Das bedeutet im Umkehrschluss, dass Ihr somit zusammengesammeltes Antiquariat in den Händen haltet:
diese Bücher habe ich über Wochen aus Deutschland, England und den USA zusammengerafft (und dabei vermutlich mehrere Postgesellschaften saniert, argh).
Ich bitte also schon einmal vorauseilend um Verständnis, wenn dadurch der eine oder andere Schutzumschlag fehlt bzw. es sonstige marginale Wehwehchen gibt.

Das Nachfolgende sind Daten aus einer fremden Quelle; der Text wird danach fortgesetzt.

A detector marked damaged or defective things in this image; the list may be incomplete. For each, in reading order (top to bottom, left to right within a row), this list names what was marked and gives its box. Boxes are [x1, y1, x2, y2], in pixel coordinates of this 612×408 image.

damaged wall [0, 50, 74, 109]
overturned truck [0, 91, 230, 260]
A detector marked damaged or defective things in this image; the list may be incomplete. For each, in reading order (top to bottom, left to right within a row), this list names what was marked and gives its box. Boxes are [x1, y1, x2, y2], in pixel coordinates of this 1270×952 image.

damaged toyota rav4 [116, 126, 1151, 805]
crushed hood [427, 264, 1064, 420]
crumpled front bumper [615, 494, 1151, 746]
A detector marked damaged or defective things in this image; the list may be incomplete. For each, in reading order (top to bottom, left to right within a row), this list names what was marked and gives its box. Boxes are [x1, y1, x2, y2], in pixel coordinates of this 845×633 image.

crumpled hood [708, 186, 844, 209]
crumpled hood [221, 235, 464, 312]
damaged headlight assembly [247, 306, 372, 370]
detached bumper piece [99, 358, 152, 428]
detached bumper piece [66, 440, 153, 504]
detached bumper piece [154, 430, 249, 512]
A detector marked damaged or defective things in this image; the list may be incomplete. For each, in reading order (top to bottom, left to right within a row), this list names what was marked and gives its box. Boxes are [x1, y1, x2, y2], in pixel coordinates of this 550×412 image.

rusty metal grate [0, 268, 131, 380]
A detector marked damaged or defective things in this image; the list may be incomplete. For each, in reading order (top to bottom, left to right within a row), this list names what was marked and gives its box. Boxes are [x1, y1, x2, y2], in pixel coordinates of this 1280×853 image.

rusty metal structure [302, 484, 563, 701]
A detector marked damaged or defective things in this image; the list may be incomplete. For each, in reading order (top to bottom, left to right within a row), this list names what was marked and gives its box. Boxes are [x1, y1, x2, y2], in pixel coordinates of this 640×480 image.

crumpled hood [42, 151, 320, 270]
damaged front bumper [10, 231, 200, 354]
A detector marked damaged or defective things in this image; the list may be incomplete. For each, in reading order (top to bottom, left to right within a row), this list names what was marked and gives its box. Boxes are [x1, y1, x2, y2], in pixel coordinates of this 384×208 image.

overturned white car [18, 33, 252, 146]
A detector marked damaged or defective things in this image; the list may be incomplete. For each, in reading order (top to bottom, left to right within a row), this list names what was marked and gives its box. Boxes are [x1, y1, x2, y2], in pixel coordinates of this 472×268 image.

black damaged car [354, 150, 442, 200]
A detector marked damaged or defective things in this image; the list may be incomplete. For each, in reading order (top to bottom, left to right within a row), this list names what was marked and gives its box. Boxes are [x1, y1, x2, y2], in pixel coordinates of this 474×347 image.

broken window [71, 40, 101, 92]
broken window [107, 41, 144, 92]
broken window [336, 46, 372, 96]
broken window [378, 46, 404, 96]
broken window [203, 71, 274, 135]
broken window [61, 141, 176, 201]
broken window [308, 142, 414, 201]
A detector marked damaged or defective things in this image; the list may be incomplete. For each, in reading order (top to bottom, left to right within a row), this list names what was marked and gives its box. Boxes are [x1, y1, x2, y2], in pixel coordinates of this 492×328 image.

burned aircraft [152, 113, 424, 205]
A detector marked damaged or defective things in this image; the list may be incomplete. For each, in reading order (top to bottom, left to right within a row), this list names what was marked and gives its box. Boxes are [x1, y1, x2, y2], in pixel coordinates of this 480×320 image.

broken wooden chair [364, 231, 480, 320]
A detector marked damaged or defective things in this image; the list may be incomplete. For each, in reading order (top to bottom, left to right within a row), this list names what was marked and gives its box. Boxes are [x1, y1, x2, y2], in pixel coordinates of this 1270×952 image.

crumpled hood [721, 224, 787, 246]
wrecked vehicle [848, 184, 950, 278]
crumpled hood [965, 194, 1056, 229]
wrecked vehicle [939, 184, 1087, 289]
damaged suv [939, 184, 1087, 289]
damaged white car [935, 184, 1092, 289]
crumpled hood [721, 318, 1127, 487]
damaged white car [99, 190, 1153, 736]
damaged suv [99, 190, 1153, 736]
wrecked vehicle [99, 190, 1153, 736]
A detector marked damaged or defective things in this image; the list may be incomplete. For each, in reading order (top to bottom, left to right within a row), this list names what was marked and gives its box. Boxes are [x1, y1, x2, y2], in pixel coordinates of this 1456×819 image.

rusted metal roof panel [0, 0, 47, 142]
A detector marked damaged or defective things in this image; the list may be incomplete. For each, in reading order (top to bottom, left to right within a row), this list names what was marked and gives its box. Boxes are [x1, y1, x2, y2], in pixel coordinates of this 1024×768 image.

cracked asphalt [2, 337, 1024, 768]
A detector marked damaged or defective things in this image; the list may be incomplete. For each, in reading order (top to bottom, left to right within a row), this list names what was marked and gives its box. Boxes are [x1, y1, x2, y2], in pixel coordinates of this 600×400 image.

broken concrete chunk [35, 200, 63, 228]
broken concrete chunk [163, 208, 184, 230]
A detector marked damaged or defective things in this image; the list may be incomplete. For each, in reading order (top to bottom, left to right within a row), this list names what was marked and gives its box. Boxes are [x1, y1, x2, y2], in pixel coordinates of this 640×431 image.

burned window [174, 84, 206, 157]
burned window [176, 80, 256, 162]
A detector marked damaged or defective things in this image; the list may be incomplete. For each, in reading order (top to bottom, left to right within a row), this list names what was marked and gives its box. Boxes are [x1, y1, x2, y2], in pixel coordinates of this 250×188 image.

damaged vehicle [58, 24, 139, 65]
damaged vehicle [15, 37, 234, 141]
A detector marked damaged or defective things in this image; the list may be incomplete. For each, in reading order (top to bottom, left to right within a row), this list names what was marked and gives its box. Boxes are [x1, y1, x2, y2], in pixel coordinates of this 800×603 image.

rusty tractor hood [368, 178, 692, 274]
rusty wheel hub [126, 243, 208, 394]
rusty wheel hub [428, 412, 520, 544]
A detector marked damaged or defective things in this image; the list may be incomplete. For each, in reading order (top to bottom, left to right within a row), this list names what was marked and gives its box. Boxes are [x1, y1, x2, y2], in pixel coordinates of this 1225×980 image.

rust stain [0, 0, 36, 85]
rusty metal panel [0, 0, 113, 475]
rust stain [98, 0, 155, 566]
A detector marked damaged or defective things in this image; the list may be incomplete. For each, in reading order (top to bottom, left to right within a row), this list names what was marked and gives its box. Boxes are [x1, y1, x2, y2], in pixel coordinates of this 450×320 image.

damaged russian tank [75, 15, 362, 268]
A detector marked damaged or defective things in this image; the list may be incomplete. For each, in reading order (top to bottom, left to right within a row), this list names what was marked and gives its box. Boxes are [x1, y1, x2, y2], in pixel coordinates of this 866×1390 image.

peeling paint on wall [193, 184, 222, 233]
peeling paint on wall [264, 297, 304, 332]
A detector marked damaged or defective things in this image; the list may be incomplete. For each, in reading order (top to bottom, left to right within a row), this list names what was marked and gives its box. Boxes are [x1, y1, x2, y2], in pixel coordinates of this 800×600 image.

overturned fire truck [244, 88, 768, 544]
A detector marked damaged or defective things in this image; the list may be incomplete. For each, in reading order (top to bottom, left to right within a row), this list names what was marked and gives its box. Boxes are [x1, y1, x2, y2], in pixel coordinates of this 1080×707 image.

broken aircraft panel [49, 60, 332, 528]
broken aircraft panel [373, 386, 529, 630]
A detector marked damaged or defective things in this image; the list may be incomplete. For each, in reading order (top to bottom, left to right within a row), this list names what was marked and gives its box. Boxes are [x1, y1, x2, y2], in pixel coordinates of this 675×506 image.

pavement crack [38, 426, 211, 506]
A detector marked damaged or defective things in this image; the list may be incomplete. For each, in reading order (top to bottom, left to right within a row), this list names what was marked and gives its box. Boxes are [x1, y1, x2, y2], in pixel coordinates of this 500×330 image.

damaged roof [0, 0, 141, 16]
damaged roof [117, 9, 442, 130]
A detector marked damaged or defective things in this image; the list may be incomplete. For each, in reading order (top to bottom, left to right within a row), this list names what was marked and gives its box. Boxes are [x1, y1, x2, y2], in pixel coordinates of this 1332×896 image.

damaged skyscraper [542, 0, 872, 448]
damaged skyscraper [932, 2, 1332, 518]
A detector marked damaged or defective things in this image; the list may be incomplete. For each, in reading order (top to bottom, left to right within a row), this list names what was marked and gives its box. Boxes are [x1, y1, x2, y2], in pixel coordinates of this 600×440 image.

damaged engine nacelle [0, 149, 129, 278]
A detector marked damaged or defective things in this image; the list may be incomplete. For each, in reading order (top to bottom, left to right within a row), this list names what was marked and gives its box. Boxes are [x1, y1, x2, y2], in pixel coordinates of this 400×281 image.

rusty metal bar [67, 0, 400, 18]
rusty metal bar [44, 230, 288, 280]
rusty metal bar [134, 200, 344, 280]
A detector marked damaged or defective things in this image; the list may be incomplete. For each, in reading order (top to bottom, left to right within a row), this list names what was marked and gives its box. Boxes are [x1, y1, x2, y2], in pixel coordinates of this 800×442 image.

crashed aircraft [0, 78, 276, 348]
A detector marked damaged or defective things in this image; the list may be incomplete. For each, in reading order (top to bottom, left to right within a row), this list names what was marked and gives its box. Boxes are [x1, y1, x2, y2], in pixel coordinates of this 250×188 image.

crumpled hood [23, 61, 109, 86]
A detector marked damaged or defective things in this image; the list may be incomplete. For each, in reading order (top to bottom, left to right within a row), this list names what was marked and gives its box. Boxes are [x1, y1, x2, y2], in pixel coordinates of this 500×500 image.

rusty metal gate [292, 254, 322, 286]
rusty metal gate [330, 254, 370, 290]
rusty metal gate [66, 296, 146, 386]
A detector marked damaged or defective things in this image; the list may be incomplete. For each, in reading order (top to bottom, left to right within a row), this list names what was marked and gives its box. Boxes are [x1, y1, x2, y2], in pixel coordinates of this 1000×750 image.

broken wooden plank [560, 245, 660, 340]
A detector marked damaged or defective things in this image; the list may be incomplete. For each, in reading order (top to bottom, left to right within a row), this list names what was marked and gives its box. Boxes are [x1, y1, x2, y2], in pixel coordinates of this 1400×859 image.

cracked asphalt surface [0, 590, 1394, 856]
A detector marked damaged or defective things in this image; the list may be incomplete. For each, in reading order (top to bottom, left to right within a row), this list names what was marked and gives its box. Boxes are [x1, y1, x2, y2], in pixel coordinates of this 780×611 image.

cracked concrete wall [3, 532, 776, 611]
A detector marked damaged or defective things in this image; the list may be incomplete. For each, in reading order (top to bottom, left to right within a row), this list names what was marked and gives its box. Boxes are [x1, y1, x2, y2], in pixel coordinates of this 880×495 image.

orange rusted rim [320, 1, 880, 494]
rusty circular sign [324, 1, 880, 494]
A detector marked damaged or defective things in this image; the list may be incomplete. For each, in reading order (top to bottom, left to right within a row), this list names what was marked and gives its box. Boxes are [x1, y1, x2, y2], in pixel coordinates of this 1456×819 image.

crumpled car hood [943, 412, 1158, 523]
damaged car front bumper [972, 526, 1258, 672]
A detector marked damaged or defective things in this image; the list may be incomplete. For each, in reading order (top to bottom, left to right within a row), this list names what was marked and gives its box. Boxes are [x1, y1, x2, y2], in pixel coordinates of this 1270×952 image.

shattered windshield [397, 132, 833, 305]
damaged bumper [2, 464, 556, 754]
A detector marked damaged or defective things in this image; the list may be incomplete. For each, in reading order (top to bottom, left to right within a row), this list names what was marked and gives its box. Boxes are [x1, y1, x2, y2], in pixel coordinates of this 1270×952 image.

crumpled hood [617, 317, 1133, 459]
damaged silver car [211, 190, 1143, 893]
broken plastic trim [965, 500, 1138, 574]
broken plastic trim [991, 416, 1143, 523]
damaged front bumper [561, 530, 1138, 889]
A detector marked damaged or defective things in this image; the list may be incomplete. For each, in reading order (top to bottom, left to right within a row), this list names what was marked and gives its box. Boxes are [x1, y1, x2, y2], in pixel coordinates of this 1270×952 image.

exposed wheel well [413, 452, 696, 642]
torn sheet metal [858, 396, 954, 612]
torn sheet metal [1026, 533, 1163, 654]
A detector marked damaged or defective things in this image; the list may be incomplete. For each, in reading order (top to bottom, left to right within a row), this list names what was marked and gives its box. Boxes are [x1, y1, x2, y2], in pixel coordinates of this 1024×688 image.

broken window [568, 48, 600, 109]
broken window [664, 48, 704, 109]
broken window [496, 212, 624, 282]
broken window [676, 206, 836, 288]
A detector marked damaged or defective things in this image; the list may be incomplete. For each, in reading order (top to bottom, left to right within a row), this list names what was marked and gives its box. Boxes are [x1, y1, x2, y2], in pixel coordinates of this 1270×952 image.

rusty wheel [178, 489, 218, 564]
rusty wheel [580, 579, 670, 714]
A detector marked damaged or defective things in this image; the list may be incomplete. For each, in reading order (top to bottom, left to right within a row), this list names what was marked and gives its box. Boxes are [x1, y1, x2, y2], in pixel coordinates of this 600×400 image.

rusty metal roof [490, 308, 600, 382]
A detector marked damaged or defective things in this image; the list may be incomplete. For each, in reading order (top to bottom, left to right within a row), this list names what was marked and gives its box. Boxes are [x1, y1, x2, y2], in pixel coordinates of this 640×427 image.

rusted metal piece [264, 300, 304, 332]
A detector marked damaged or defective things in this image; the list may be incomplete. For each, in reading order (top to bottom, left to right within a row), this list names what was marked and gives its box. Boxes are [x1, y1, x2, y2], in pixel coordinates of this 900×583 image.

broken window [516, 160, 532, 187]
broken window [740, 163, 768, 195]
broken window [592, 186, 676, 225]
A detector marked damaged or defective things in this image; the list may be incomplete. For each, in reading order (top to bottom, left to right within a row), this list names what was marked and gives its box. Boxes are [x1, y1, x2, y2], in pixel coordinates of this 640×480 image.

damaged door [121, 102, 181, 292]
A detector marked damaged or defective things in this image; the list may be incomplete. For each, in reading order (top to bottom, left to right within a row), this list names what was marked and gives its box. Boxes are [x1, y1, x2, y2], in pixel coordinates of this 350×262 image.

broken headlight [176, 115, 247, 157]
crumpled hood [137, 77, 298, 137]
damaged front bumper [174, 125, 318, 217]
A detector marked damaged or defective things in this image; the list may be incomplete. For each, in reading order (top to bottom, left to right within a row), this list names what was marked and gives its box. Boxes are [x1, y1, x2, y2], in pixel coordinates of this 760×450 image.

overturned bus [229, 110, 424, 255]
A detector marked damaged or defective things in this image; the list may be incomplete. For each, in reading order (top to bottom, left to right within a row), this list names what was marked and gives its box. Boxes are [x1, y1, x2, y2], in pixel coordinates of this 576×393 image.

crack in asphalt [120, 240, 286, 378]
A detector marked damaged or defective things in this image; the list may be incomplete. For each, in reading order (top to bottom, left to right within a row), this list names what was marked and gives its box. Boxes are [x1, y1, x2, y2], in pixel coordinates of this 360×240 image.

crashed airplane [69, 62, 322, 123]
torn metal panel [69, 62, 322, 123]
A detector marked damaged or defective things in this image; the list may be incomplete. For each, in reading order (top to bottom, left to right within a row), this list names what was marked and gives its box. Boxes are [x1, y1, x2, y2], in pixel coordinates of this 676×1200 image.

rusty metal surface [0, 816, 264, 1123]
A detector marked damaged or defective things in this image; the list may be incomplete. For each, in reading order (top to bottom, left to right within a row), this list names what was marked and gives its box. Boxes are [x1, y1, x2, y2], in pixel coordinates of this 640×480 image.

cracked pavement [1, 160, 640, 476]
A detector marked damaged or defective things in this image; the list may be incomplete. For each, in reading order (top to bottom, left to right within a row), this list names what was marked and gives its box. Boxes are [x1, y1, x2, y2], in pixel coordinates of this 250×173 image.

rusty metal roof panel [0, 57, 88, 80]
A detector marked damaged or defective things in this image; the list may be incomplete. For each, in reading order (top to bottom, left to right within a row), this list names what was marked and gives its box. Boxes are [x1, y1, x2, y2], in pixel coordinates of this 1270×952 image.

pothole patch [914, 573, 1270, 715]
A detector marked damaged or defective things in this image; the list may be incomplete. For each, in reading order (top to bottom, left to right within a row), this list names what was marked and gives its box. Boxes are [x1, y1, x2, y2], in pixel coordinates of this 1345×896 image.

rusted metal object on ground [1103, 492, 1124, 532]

Darüberhinaus habe ich einfach mal darauf vertraut, dass alle Empfänger(innen) der englischen Versionen ihre Englischkenntnisse genügend im Schuss gehalten haben, um am Inhalt der Bücher doch zumindestens ein wenig Gefallen finden zu können.
:)

So, nun bleibt mir nur noch übrig, mich bei euch allen nochmals ganz, ganz herzlich zu verneigen und euch für eure Teilnahme, eure Mühen und eure durchweg tollen Ideen zu danken.


Ich wünsche euch allen frohe, friedliche und erholsame Weihnachtfeiertage (und den kranken Häschen unter euch gute Besserung & eine stets gefüllte Tasse voll heißer Milch mit Honig samt obligatorischem Keks zum Bettvollkrümeln.)